3 - Un café bien serré !
Dès le lendemain, Erika s'accoude au comptoir du café de la Tour. Accessoirement pour boire un café. Olivier n’est pas là. L'établissement, désert sous la torpeur de midi semble bouger le moins possible pour éviter la chaleur. Une fois sa tasse engloutie, Erika attend la prise de service d’Olivier. Comment l’aborder alors qu'elle n'a rien à lui dire, elle qui n’a jamais eu à draguer. Toutes ces années de paresse et d’ennui l’ont rendue passive et maladroite. Pourtant elle doit tenter. Deux autres cafés et une bière plus tard, elle n’a toujours rien tenté hormis quelques mimiques compulsives et un sourire incertain. Par contre cent filles au moins dont la majorité semblaient sortir d'un défilé de mannequin sont venues toucher le biceps d’Olivier, lui claquer des bises et lui jeter des rires flamboyants à la figure.
Une main bronzée s'aplatit sur le magazine qu'elle vient de refermer; il porte le plateau et le tablier à merveille. Son sourire, une arme de destruction massive. "Un autre verre?" Erika répond une banalité qui le fait hausser un sourcil. Le contact est établit. Il faudra 24 cafés et 17 bières avant qu’ils ne se retrouvent seuls après la fermeture, dans l’arrière boutique.
Seuls dans l’ambiguïté. Le silence
se fait, chacun pense à la même chose mais fait semblant de penser à
autre chose. Chacun espère que l’autre lui donnera le signal de départ.

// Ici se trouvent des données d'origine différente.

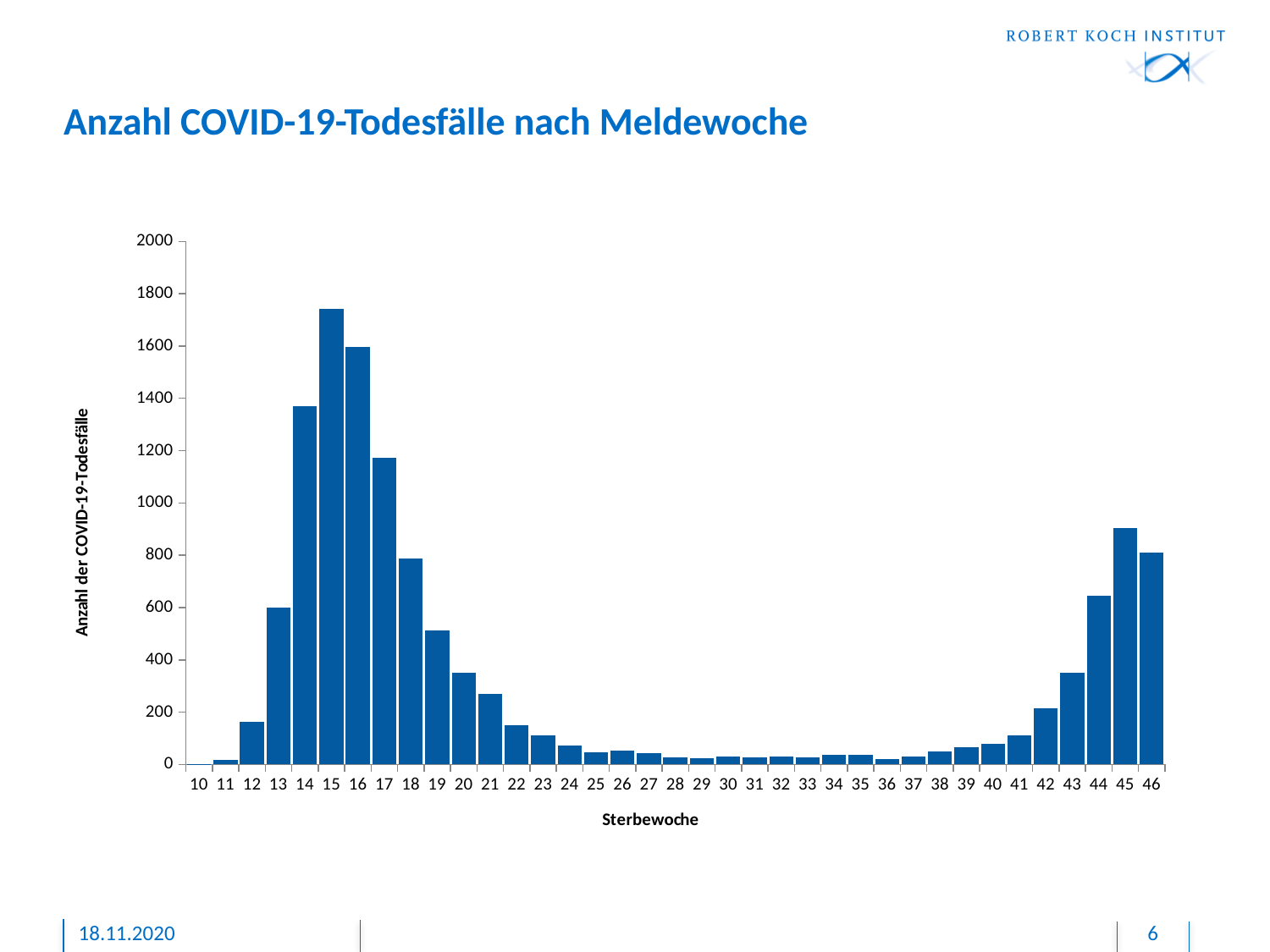
What kind of chart is shown on the slide? bar chart Which Sterbewoche has the highest number of COVID-19 deaths? 15 Is the value for week 20 greater or less than 400? less Which week has the larger value, week 14 or week 16? 16 Is the value for week 15 greater or less than 1600? greater Is the value for week 44 greater or less than 600? greater Do the values rise or fall from week 15 to week 30? fall Which week has the larger value, week 45 or week 46? 45 How many weeks (categories) are shown on the x axis? 37 What is the label of the x axis? Sterbewoche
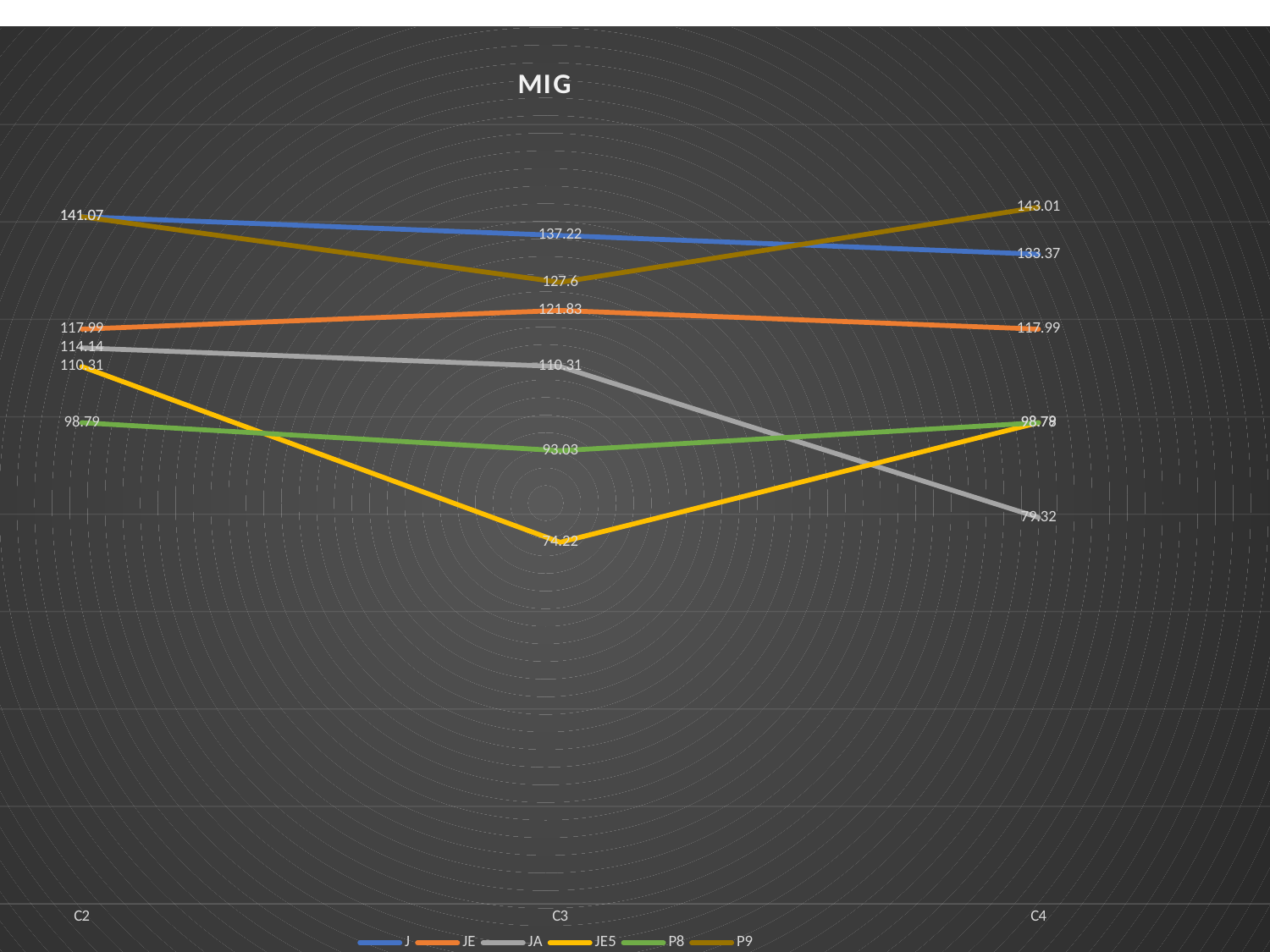
How many categories are shown on the x axis? 3 What kind of chart is shown on the slide? line chart What is the value of series J at C3? 137.22 How many series does the legend list? 6 What is the value of series JA at C4? 79.32 What is the value of series P9 at C4? 143.01 At C3, which is larger: the value of JE or the value of P9? P9 What is the value of series JE5 at C3? 74.22 Which series has the highest value at C4? P9 Does series J rise or fall from C2 to C4? fall Which series has the lowest value at C3? JE5 By how much does series J fall from C2 to C4? 7.7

Des heures peuvent s’écouler ainsi. Erika en donne un mais Olivier ne
le voit pas et en propose un moins subtil. Il l’attrape par le cou et
colle ses lèvres aux siennes. Ses mains s’évadent, explorent le monde
sur un ton faussement timide. Sa langue un peu râpeuse donne soif à
Erika qui saisit ce prétexte pour un peu de répit. Il est pressé, elle
aussi, et légèrement stressée en plus. Le silence est lourd et Erika
tente une amorce de discussion hors propos qu'Olivier éteint avec
astuce. Comme elle boit trop lentement son coca,
il l’embrasse entre deux gorgées. Enfin elle se décide à poser ses
mains sur lui et s’engage progressivement dans des contrées
inexplorées. Le temps s’arrête, elle se lance et oublie l'ennui. A sa
grande surprise Erika se sent à l’aise et se déshabille entièrement en
prenant des airs de femme accomplie. Elle semble assez détendue pour ne
pas lui préciser que c’est sa première fois. Dehors le feu d'artifice
s'éclate.
Le reste leur appartient, à eux, et au compartiment à glaces qui a su résister à leurs assauts désaccordés.